Coming COVID-19 vaccination wave will generate $20B in sales next year: analyst

With leading COVID-19 vaccines moving into late-stage testing and rollouts possible in late 2020 or early 2021, analysts are starting to make predictions about what the market will look like—including Bernstein's Ronny Gal, who's projecting some big 2021 numbers.

In all, Gal predicts the market will be worth $20 billion next year. After 2021, it’s “hard to model” because little is known yet about the vaccine candidates, he wrote in a note to clients. The analyst predicts “six players” will compete in the field for years, with the market eventually dwindling down to down to $5 billion to $6 billion per year. 

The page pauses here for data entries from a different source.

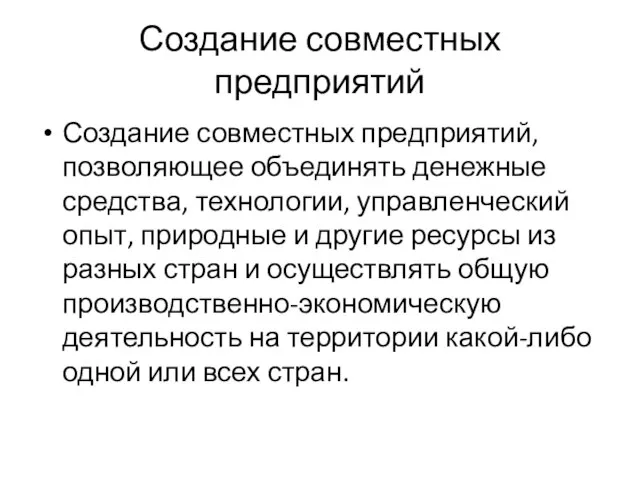 Создание совместных предприятий

• Создание совместных предприятий, позволяющее объединять денежные средства, технологии, управленческий опыт, природные и другие ресурсы из разных стран и осуществлять общую производственно-экономическую деятельность на территории какой-либо одной или всех стран.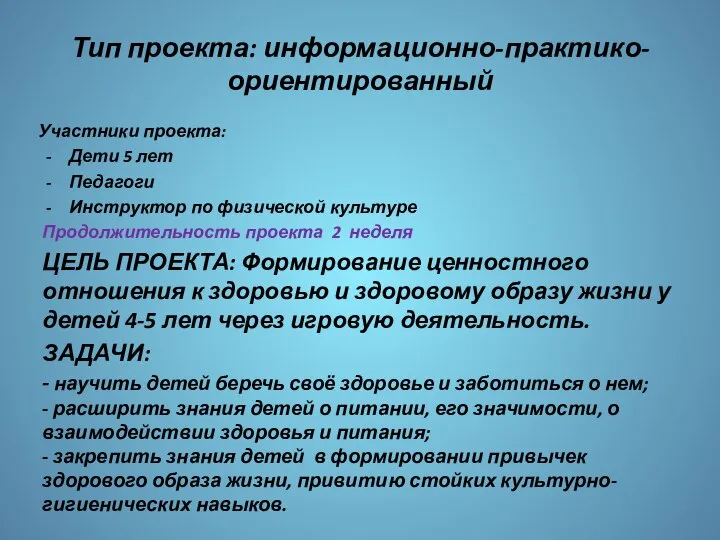 Тип проекта: информационно-практико-ориентированный

Участники проекта:
- Дети 5 лет
- Педагоги
- Инструктор по физической культуре

Продолжительность проекта 2 неделя

ЦЕЛЬ ПРОЕКТА: Формирование ценностного отношения к здоровью и здоровому образу жизни у детей 4-5 лет через игровую деятельность.

ЗАДАЧИ:

- научить детей беречь своё здоровье и заботиться о нем;
- расширить знания детей о питании, его значимости, о взаимодействии здоровья и питания;
- закрепить знания детей в формировании привычек здорового образа жизни, привитию стойких культурно-гигиенических навыков.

RELATED: Pfizer could earn $15B-plus in COVID-19 vaccine sales: analyst 

So far, federal purchasing agreements “have largely covered the U.S.,” he wrote in a note to clients. The government has inked deals to buy enough doses to immunize three quarters of the country's population, even if some of the candidates don’t pan out.  

If the FDA gives its first emergency use authorizations for all adults, vaccine supply will be limited during the first quarter of 2021, Gal wrote. But if the initial authorizations are more restrictive, and the agency requires six months of safety data, “then there will be effectively no supply bottleneck and the vaccination wave will peak mid-year, when ample supply is available,” the analyst wrote. 

Developed countries will be vaccinated “in parallel with the U.S. with similar pricing and availability trends," Gal wrote. As vaccination rates in developed countries near 50%, Gal predicts demand will slow and doses will shift to developing countries.

If current capacity projections pan out, the analyst predicts enough supplies by the end of 2021 to “vaccinate everyone.” 

RELATED: COVID-19 vaccine players will split $100B in sales and $40B in profits, with Moderna leading the way: analyst 

In a separate COVID-19 vaccine market analysis, Evercore ISI analyst Josh Schimmer recently predicted COVID-19 vaccine developers will split $100 billion in total revenues and $40 billion in total profits. His team sees Moderna supplying about 40% of the total market, followed by a 20% share for Novavax. Other companies will split the rest of the market, Schimmer wrote. 

But Moderna and Novavax are going up against the some of world's largest vaccine and biopharma companies with their programs. Johnson & Johnson, Pfizer and AstraZeneca are all either in phase 3 testing or planning to run large studies soon.